--- ISTRUZIONI ---
- 1) Riproduci il tratto del brano che va da "Una volta dimostrato" fino a "rispetto al primo.".
- 2) Perché, secondo il brano, il mancato rispetto della normativa antinfortunistica fonda la responsabilità amministrativa della società? Rispondi in una-tre frasi.
- 3) Quale operazione stava svolgendo il lavoratore al momento dell'infortunio, secondo il brano?

Lo ha ribadito la Corte di Cassazione, con la sentenza n. 29731 dello scorso 14 giugno esaminando un infortunio accorso a un lavoratore mentre era intento alle operazioni di sostituzione del tappeto della macchina rotativa. La Corte ha ricordato che il documento di valutazione rischi (DVR), la cui redazione è compito specifico del datore di lavoro e in quanto tale non suscettibile di formare oggetto di delega, non può essere stilato in maniera incompleta. In particolare la Ditta aveva omesso di valutare e di conseguenza di adottare le misure relative ad alcuni rischi che sono stati alla base dell’infortunio del lavoratore, ma non solo. Il mancato rispetto della normativa antinfortunistica, dalla quale ne è conseguito un vantaggio per la società derivante dal risparmio di tempo, fonda la responsabilità amministrativa da reato di cui all’art. 5 del D.Lgs. 231/2001.

Una volta dimostrato che l’incompletezza della valutazione dei rischi e quindi del DVR provochi, oltre che l’infortunio derivante dalla omissione di misure atte a scongiurare ciò che invece poi è avvenuto, anche un illecito risparmio economico e/o di tempo, la Corte è intervenuta su questo secondo aspetto, spesso trascurato rispetto al primo.

--- ESTRATTO DATI ---
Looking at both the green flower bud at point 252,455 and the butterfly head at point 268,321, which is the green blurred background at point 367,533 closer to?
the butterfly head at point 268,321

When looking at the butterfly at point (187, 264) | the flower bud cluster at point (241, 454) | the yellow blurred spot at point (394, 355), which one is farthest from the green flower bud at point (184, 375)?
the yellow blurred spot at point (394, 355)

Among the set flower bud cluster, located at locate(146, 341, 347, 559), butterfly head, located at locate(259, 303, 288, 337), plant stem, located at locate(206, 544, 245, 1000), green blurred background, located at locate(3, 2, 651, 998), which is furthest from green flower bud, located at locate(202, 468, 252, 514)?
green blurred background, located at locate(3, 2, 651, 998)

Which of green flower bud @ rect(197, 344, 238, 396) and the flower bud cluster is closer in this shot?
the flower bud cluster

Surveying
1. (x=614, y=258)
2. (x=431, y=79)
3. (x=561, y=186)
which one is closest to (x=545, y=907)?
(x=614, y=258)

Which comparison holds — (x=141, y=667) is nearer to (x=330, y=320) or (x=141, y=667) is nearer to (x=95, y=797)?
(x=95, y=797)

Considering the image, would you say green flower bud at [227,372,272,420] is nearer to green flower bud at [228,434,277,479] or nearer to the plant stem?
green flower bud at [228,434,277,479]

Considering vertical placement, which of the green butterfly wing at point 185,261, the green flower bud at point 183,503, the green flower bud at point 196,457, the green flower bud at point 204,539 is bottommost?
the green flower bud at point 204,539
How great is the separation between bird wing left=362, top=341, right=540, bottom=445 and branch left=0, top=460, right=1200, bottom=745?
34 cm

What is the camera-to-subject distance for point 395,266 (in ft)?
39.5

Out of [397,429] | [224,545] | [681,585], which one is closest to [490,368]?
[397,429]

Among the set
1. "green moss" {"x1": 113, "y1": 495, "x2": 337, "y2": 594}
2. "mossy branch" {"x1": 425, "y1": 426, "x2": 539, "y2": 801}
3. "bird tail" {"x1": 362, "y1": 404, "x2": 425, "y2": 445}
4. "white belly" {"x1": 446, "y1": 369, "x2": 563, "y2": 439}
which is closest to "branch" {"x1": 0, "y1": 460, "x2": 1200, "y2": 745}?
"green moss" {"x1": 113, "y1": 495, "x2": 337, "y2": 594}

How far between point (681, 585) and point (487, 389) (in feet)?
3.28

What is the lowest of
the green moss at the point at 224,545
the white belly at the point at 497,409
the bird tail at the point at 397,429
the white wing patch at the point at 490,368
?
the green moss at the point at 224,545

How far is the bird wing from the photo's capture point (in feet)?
--
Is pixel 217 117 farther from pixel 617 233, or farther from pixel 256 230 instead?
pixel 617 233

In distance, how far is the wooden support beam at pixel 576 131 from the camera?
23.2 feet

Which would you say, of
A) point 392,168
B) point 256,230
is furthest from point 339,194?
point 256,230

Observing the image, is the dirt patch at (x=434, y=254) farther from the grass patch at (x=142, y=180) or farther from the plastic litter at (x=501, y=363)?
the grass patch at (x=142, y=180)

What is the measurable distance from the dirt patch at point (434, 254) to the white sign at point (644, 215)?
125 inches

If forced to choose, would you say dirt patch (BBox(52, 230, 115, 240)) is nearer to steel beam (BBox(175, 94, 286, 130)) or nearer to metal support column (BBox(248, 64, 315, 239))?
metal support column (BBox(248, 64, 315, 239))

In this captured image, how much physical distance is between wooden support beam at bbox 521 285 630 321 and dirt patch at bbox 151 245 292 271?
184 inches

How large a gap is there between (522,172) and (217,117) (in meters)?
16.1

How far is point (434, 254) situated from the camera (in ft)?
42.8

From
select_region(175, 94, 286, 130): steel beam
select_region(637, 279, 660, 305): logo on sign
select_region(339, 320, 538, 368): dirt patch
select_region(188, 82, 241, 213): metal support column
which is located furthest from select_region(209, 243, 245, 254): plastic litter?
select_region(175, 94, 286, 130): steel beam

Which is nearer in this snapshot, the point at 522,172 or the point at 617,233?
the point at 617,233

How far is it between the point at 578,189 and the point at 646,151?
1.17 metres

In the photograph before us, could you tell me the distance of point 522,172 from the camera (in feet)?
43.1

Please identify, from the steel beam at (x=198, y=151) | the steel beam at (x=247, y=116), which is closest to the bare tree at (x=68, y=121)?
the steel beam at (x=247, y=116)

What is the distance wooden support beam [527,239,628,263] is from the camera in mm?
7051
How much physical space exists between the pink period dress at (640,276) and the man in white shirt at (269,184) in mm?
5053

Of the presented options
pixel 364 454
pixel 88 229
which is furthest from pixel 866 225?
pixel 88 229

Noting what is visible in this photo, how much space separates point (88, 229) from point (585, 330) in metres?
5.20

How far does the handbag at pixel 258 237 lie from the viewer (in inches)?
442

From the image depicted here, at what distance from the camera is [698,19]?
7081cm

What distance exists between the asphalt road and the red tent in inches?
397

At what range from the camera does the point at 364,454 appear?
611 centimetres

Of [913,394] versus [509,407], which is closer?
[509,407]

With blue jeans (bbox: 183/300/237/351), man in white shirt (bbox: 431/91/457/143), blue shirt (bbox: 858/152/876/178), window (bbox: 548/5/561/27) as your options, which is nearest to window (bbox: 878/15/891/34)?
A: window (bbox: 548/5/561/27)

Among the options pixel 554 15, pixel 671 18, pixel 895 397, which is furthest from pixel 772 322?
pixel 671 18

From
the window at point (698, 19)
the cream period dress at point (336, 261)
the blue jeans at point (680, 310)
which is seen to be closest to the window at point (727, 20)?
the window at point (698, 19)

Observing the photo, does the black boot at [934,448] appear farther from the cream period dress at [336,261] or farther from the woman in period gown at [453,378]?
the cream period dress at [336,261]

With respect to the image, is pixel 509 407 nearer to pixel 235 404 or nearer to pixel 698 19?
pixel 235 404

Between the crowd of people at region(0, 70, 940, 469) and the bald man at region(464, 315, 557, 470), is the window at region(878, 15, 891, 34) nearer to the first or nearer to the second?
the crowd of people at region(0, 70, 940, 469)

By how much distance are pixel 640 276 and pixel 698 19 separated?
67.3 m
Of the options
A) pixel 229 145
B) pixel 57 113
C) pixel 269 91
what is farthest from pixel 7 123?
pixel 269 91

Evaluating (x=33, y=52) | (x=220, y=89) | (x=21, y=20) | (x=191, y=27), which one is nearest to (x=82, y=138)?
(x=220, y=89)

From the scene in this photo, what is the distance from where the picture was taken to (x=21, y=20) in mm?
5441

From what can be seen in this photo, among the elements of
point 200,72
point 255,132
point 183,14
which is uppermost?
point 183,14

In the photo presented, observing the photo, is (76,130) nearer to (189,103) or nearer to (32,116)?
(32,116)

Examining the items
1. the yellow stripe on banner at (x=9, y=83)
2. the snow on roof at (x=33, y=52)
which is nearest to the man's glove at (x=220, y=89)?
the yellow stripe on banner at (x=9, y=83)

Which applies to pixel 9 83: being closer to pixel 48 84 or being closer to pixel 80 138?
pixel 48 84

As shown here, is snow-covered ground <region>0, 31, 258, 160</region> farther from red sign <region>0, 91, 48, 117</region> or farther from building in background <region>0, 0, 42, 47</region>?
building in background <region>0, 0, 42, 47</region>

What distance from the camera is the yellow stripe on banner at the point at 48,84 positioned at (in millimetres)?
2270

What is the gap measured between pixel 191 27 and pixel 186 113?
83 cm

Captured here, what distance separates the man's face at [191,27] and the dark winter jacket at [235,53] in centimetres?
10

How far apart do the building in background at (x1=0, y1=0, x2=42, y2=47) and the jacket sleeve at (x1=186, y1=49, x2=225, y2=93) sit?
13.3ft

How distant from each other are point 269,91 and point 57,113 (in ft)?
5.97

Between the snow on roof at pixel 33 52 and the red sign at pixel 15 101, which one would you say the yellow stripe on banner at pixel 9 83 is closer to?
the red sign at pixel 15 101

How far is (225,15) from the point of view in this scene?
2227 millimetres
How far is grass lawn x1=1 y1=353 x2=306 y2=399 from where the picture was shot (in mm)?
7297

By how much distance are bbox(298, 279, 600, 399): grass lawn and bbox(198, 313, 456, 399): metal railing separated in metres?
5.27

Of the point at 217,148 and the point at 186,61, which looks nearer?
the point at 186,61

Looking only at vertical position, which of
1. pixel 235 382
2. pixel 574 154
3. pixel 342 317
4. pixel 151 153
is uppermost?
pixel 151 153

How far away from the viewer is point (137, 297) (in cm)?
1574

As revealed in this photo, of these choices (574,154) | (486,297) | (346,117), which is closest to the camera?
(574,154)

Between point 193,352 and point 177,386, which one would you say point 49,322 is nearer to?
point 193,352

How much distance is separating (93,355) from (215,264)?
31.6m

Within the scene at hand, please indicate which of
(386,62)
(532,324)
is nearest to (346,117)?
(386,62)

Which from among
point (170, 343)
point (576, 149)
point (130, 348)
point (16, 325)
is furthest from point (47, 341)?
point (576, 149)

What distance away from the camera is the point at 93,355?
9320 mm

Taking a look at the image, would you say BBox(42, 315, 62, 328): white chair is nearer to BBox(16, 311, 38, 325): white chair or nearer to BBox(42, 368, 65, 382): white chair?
* * *
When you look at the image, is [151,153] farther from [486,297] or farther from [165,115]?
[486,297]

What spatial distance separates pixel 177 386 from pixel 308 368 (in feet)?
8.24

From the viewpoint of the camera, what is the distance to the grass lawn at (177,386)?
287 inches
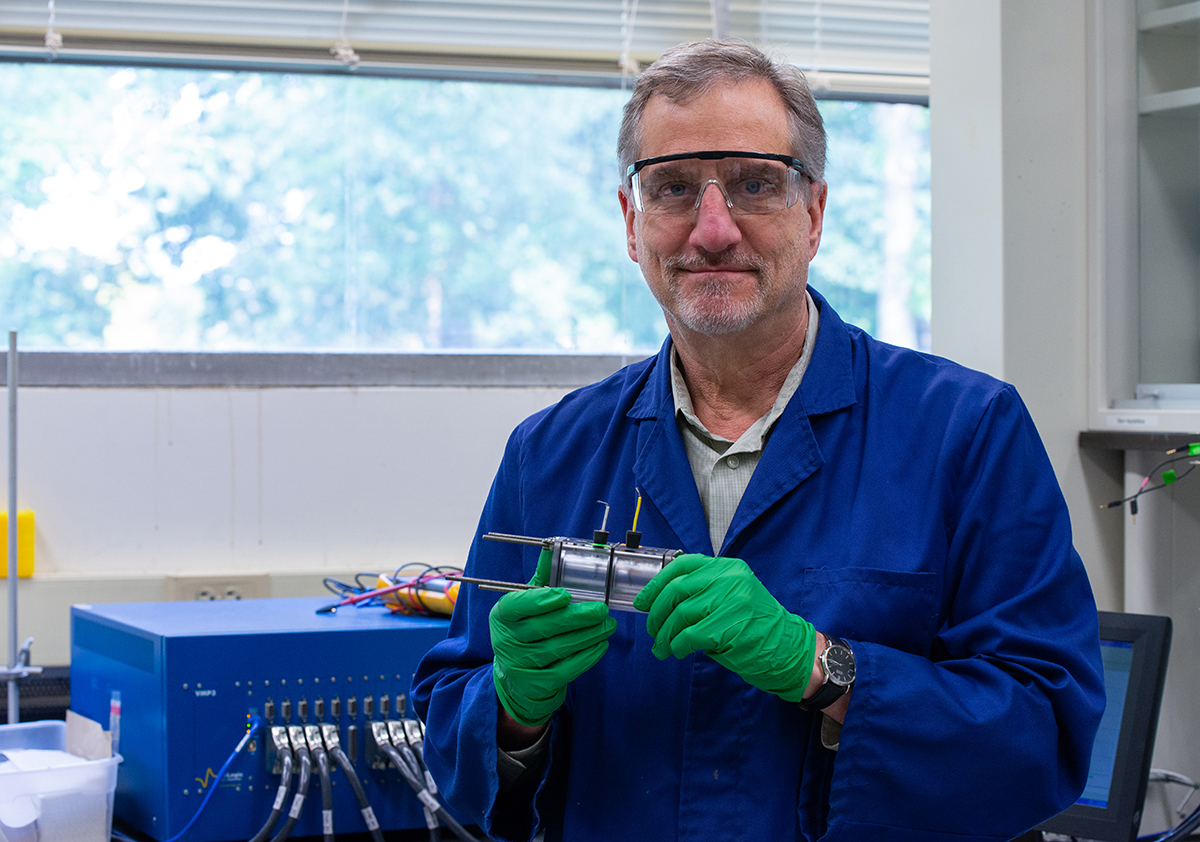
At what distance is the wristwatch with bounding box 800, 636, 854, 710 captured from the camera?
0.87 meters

--- RISPOSTE ---
- 1)
Una volta dimostrato che l’incompletezza della valutazione dei rischi e quindi del DVR provochi, oltre che l’infortunio derivante dalla omissione di misure atte a scongiurare ciò che invece poi è avvenuto, anche un illecito risparmio economico e/o di tempo, la Corte è intervenuta su questo secondo aspetto, spesso trascurato rispetto al primo.

- 2) Dal mancato rispetto della normativa antinfortunistica è derivato un vantaggio per la società, consistente nel risparmio di tempo. Questo vantaggio fonda la responsabilità amministrativa da reato prevista dall'art. 5 del D.Lgs. 231/2001.

- 3) Stava sostituendo il tappeto della macchina rotativa.